Friday, August 3, 2012


The American comedian and writer Groucho Marx (pictured left) said it all in an interview in 1970—after three failed marriages:

'I've tried being single. It doesn't work. You sit at a table alone, eating.'

Well, Groucho, a new study has found that mindfulness meditation can help older adults battle feelings of loneliness while also boosting health.

The study, published in the journal Brain, Behavior, and Immunity, has shown that 8 weeks of training in mindfulness meditation (a total of 2.5 hours a week) is linked with decreased loneliness.

The study included 40 participants aged between 55 and 85, some of whom participated in the 8-week Mindfulness-Based Stress Reduction (MBSR) training program.

‘We always tell people to quit smoking for health reasons, but rarely do we think about loneliness in the same way,’ said study lead J David Creswell (pictured right). ‘We know that loneliness is a major risk factor for health problems and mortality in older adults,’ Creswell said, adding that the research suggests that mindfulness meditation training could be ‘a promising intervention for improving the health of older adults.’

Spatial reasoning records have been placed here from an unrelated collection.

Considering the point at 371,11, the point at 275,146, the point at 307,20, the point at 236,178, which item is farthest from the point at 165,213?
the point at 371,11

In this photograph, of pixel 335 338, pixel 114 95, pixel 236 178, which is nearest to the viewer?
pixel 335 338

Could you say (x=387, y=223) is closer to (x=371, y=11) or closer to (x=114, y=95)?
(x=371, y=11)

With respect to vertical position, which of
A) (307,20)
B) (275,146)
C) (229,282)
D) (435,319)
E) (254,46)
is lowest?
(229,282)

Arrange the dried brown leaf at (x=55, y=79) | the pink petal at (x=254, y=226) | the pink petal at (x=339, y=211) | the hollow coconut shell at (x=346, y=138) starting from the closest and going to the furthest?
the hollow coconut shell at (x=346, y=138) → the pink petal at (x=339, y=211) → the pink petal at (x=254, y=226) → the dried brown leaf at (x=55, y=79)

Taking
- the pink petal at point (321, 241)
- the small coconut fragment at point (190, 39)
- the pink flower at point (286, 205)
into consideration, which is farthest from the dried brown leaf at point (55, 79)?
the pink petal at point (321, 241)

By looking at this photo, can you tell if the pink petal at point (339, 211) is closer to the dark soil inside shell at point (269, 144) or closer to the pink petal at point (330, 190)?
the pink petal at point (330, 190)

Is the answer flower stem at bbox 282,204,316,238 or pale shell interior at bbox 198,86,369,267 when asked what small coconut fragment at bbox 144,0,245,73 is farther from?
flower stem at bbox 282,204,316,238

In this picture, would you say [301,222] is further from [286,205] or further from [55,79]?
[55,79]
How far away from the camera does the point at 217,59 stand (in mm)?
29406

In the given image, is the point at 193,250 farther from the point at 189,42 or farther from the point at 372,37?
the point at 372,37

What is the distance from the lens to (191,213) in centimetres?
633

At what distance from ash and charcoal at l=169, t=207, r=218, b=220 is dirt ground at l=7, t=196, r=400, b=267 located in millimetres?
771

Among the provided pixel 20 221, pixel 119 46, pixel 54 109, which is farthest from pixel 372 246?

Using blood samples collected, the researchers also found that the older adult sample had elevated pro-inflammatory gene expression in their immune cells at the beginning of the study and that the MBSR reduced this pro-inflammatory gene expression, which the researchers said could ‘reduce older adults' inflammatory disease risk.’

Resource: Creswell, JD, Irwin, MR, Burklund, LJ, Lieberman, MD, Arevalo, J, Ma, J, Breen, E, & Cole, S. ‘Mindfulness-Based Stress Reduction training reduces loneliness and pro-inflammatory gene expression in older adults: a small randomized controlled trial.’ Brain, Behavior, and Immunity. Available online 20 July 2012.